WHAT IS REQUIRED =>
Could you extract every item below word for word, omitting the pictures?

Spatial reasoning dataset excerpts
* * * * * * *

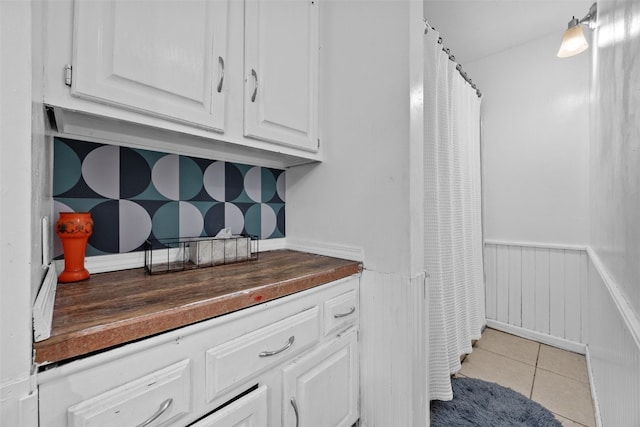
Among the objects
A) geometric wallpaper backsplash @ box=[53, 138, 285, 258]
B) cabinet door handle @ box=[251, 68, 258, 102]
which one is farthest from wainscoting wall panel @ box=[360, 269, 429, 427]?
cabinet door handle @ box=[251, 68, 258, 102]

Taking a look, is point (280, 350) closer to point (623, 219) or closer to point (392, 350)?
point (392, 350)

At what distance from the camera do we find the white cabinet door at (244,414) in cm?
66

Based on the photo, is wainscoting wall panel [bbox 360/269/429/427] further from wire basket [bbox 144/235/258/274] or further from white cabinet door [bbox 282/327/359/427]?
wire basket [bbox 144/235/258/274]

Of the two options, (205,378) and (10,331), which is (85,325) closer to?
(10,331)

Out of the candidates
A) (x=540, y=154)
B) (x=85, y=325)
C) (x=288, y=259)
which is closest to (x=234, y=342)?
(x=85, y=325)

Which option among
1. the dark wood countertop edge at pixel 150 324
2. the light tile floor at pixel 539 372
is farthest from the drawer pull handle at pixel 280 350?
the light tile floor at pixel 539 372

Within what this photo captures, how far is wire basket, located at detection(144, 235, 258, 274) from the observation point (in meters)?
1.01

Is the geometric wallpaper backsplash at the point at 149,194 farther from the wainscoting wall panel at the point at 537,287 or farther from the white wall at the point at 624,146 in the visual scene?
the wainscoting wall panel at the point at 537,287

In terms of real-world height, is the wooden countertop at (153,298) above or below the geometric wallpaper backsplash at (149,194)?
below

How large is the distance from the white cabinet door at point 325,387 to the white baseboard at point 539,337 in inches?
72.7

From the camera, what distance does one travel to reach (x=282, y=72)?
1.14 meters

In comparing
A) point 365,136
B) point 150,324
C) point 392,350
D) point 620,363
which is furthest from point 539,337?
point 150,324

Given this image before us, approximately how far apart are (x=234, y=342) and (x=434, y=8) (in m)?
2.39

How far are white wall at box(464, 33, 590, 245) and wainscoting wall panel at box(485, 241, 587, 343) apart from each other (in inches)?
4.5
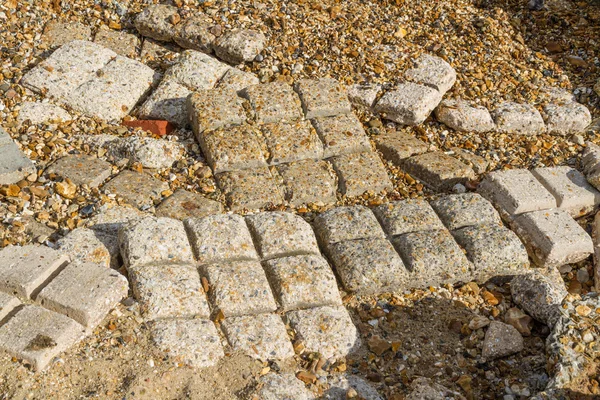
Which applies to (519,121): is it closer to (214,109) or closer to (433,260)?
(433,260)

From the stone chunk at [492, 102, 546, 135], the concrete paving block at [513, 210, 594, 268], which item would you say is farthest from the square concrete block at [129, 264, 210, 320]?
the stone chunk at [492, 102, 546, 135]

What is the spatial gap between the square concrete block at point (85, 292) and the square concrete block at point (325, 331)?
0.81 metres

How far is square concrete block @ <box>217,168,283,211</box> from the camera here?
4441 millimetres

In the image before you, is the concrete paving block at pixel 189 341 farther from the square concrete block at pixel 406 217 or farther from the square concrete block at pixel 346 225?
the square concrete block at pixel 406 217

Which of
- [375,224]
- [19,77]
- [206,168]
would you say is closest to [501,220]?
[375,224]

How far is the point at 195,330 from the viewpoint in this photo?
352 centimetres

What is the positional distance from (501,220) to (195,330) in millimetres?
1952

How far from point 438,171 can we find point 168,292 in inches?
75.8

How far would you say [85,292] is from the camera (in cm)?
350

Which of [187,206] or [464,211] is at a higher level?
[464,211]

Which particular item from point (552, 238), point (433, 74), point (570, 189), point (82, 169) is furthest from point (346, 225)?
point (433, 74)

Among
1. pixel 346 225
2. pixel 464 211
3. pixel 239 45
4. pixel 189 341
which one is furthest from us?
pixel 239 45

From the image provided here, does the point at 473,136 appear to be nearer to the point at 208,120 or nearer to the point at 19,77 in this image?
the point at 208,120

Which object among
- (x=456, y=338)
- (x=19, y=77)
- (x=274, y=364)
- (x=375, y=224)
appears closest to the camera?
(x=274, y=364)
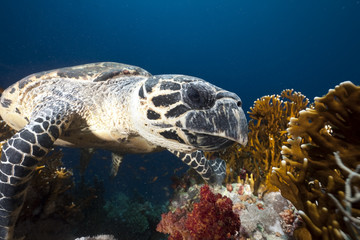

* * * * * * *

REPLY =>
Among the objects
A) geometric wallpaper backsplash @ box=[53, 138, 285, 258]
B) cabinet door handle @ box=[251, 68, 258, 102]
which one is farthest from wainscoting wall panel @ box=[360, 269, 429, 427]?
cabinet door handle @ box=[251, 68, 258, 102]

Taking a look, is point (280, 350) closer to point (623, 219) or closer to point (392, 350)?
point (392, 350)

At what distance from the camera do we find the white cabinet door at (244,414) in cm?
66

Based on the photo, is wainscoting wall panel [bbox 360/269/429/427] further from wire basket [bbox 144/235/258/274] or further from white cabinet door [bbox 282/327/359/427]?
wire basket [bbox 144/235/258/274]

Of the two options, (205,378) and (10,331), which is (85,325) closer to?
(10,331)

Out of the candidates
A) (x=540, y=154)
B) (x=85, y=325)
C) (x=288, y=259)
which is closest to (x=234, y=342)?
(x=85, y=325)

Which option among
1. the dark wood countertop edge at pixel 150 324
2. the light tile floor at pixel 539 372
is farthest from the drawer pull handle at pixel 280 350?
the light tile floor at pixel 539 372

Within what this photo captures, how far is wire basket, located at detection(144, 235, 258, 274) from the observation point (in meters)?
1.01

Is the geometric wallpaper backsplash at the point at 149,194 farther from the wainscoting wall panel at the point at 537,287 or farther from the white wall at the point at 624,146 in the visual scene?
the wainscoting wall panel at the point at 537,287

In terms of real-world height, is the wooden countertop at (153,298) above or below the geometric wallpaper backsplash at (149,194)?
below

How large is the distance from the white cabinet door at point 325,387 to the white baseboard at point 539,337 in inches?
72.7

From the camera, what distance does one travel to reach (x=282, y=72)?
1.14 meters

In comparing
A) point 365,136
B) point 150,324
C) point 392,350
D) point 620,363
which is furthest from point 539,337?
point 150,324

Given this image before us, approximately how far apart are (x=234, y=342) and (x=434, y=8) (in m)?
2.39

How far are white wall at box(464, 33, 590, 245) and wainscoting wall panel at box(485, 241, 587, 343) apart from each other (in inches)?
4.5
Which applies to (519,121): is it closer to (214,109) or closer to (433,260)?
(433,260)

From the stone chunk at [492, 102, 546, 135], the concrete paving block at [513, 210, 594, 268], which item would you say is farthest from the square concrete block at [129, 264, 210, 320]?
the stone chunk at [492, 102, 546, 135]

What is the spatial gap between the square concrete block at point (85, 292) and the square concrete block at point (325, 331)?
0.81 metres

How far is square concrete block @ <box>217,168,283,211</box> from the camera here?
4441 millimetres

In the image before you, is the concrete paving block at pixel 189 341 farther from the square concrete block at pixel 406 217 or farther from the square concrete block at pixel 346 225?
the square concrete block at pixel 406 217

Which of
- [375,224]
- [19,77]
- [206,168]
would you say is closest to [501,220]?
[375,224]

How far is the point at 195,330 from the viewpoint in this photo?
352 centimetres

What is the positional distance from (501,220) to (195,330) in millimetres?
1952

How far from point 438,171 can we find point 168,292 in inches?
75.8

How far would you say [85,292] is from the camera (in cm)?
350

Which of [187,206] or [464,211] is at a higher level?
[464,211]

Which particular item from point (552, 238), point (433, 74), point (570, 189), point (82, 169) is furthest from point (346, 225)?
point (433, 74)

Among
1. pixel 346 225
2. pixel 464 211
3. pixel 239 45
4. pixel 189 341
which one is furthest from us?
pixel 239 45

From the image provided here, does the point at 473,136 appear to be nearer to the point at 208,120 or nearer to the point at 19,77 in this image?
the point at 208,120

Which object among
- (x=456, y=338)
- (x=19, y=77)
- (x=274, y=364)
- (x=375, y=224)
appears closest to the camera?
(x=274, y=364)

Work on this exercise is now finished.